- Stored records
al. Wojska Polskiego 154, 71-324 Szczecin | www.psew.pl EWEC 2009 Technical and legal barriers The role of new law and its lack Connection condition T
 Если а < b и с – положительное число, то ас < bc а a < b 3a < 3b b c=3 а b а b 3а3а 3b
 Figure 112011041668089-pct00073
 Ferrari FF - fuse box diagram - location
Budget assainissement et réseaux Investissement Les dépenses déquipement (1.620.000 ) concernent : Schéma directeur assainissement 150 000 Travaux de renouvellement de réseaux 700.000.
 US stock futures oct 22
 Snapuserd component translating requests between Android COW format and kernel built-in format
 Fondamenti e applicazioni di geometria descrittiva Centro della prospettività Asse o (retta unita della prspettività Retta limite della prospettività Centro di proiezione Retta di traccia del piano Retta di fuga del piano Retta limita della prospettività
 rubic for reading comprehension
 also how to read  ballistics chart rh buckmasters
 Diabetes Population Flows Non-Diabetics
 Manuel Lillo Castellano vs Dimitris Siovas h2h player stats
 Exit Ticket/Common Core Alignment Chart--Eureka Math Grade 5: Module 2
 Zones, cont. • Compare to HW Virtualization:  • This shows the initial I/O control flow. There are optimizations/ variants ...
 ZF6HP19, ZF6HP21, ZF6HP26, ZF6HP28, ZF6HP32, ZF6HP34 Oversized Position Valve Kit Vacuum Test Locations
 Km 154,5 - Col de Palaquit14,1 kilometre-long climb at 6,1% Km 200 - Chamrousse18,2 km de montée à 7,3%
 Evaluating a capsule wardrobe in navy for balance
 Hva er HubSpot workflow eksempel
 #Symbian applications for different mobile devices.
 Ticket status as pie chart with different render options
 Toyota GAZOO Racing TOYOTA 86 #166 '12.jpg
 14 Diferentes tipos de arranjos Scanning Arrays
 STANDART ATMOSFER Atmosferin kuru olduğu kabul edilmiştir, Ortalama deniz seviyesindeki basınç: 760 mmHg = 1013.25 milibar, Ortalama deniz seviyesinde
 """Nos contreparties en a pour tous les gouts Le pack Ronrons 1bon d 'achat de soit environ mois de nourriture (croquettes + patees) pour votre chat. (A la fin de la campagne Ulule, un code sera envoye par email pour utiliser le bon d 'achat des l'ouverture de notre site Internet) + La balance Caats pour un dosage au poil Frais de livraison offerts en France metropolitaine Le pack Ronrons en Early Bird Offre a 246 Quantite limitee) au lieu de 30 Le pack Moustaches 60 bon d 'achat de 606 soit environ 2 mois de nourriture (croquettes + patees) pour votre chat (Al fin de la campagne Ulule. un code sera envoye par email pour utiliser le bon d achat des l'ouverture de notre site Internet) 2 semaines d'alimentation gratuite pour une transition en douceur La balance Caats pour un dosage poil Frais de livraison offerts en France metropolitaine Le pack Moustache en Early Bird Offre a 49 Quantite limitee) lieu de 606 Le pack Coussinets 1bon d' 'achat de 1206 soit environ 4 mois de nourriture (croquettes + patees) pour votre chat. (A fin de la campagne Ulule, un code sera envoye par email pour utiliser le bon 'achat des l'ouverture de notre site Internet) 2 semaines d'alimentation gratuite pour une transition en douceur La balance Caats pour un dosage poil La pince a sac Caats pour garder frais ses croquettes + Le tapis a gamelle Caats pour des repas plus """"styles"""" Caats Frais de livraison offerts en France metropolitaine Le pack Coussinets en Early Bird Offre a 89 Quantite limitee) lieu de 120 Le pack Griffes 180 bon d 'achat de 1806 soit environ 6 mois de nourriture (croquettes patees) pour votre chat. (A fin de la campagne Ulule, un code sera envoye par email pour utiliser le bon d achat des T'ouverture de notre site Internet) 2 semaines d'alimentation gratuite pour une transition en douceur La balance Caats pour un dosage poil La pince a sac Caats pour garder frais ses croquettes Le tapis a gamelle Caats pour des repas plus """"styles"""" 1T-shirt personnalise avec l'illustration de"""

- WHAT TO DO
Your reply must consist solely of the number of lines in the data that contain the word "different".

- RESPONSE TO THE TASK
2